(Source data)
────────────────────
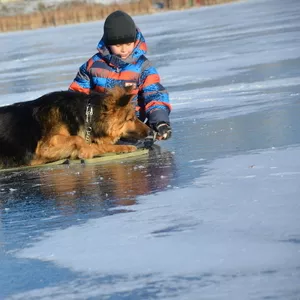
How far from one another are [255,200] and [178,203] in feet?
1.50

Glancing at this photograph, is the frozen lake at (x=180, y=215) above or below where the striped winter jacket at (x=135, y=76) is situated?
below

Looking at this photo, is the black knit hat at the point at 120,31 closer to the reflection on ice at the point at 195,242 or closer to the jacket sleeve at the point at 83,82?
the jacket sleeve at the point at 83,82

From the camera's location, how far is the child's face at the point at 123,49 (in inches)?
288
────────────────────
:: CHALLENGE ::
Copy the data verbatim, starting with the line containing "Looking at this" and continuing through the last line of the data, both included.

:: THE RESPONSE ::
Looking at this photo, is the black knit hat at the point at 120,31 closer to the reflection on ice at the point at 195,242 or closer to the jacket sleeve at the point at 83,82?
the jacket sleeve at the point at 83,82

From the camera's location, how far is the child's face at the point at 123,49 (in inches)?
288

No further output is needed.